Le premier soin du fils fut d’adresser une lettre à son père le priant de se joindre à lui et qu’il le protégerait ainsi que sa femme. Ils se présentèrent avec quatre domestiques, et on leur donna un logement particulier où ils purent vivre en paix, réfléchissant aux étranges événements qui venaient de se passer.

Les dramaturges inventent des situations propres à émouvoir les spectateurs, mais on trouve rarement dans l’Histoire une épisode aussi bien dessinée que celle dont nous venons de raconter les détails. Un poète de notre pays, M. Antoine Gérin-Lajoie, a su écrire sur ce sujet une tragédie qui fait honneur à son patriotisme. Le Jeune Latour a souvent été applaudi au théâtre et le sera chaque fois qu’on ramènera cette pièce devant le public. Dans l’une des scènes, faisant parler le confident de son héros, il s’écrie :

------« Mais d’où vient que cet homme
Que l’on vit autrefois dans le sénat de Rome,
Un poignard à la main, percer de vingt-trois coups
Le grand César son maître et le maître de tous ;
D’où vient que ce Brutus, meurtrier de son père,
Est célébré par Rome et par la terre entière ?
D’où vient que ses exploits en tous lieux sont chantés,
Qu’on le porte en triomphe au milieu des cités ?
Ah ! c’est qu’à son devoir il fut toujours fidèle ;
C’est que pour son pays, plein d’amour et de zèle,
De tout sacrifier il n’a pas hésité
Quand il vit qu’on voulait ravir sa liberté. »
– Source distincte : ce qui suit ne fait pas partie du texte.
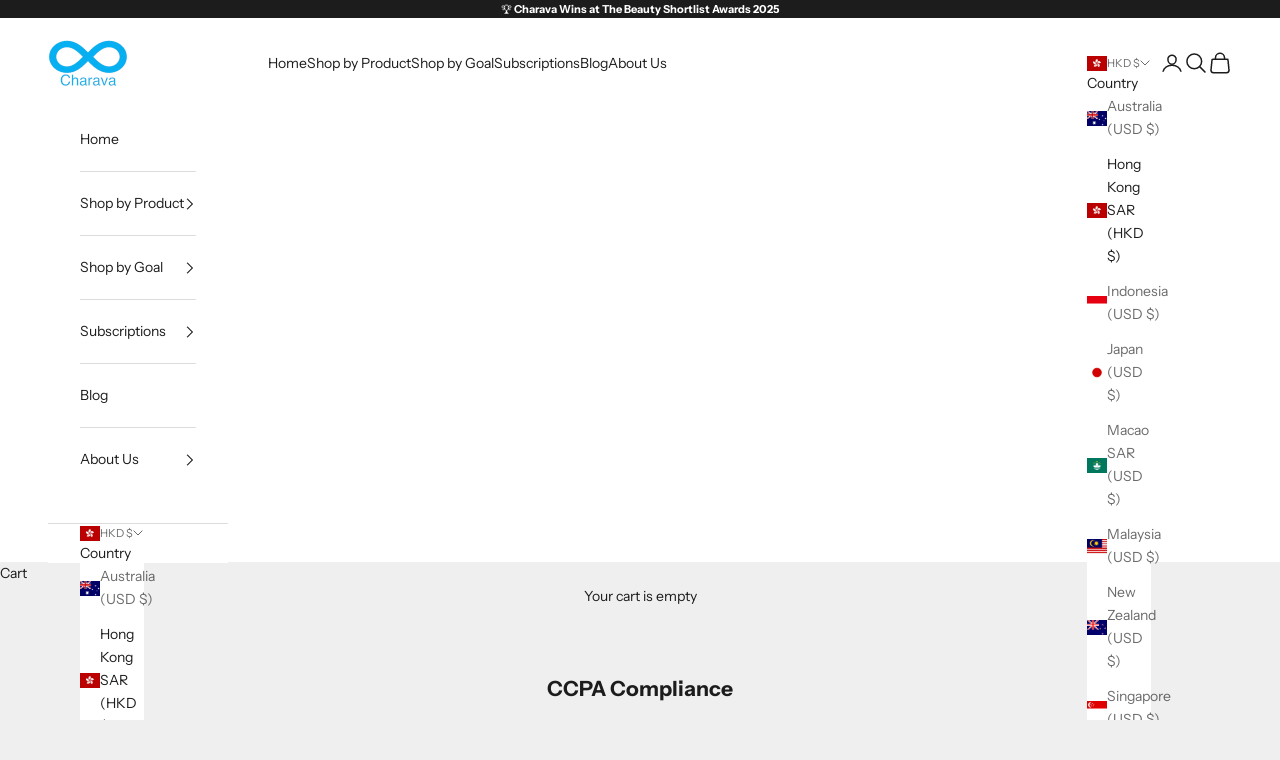

--- FILE ---
content_type: text/json
request_url: https://conf.config-security.com/model
body_size: 82
content:
{"title":"recommendation AI model (keras)","structure":"release_id=0x72:44:7a:72:48:56:40:4f:4f:4c:7c:61:23:68:7a:49:3c:3a:70:25:2a:4d:79:3a:6f:6d:5a:2a:77;keras;68hp283fst6u39gqrlwn7nl7un8qyamm65hjsim0irrgmlgygehvwul3e7pw22rgo5vwsxqd","weights":"../weights/72447a72.h5","biases":"../biases/72447a72.h5"}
Les Écossais n’avaient pas fait d’amis chez les sauvages, mais la présence de Claude de Latour empêcha d’abord les hostilités ; dès qu’il fut parti pour rejoindre son fils le Scotch Fort se trouva bloqué et ses habitants dans une situation lamentable. Les uns moururent du scorbut, d’autres, dit-on, se réfugièrent chez les puritains du Massachusetts. On affirme même qu’une seule famille échappa, par la protection des Français, et fut recueillie, deux ans après, lorsque le commandeur Razilly prit possession de la contrée. En 1685, dit M. Ferland, La Mothe-Cadillac rencontra, à Port-Royal, deux hommes de cette famille qui s’étaient faits catholiques et avaient épousé des Françaises. Leur mère, retirée à Boston, était âgée de quatre-vingt-dix ans.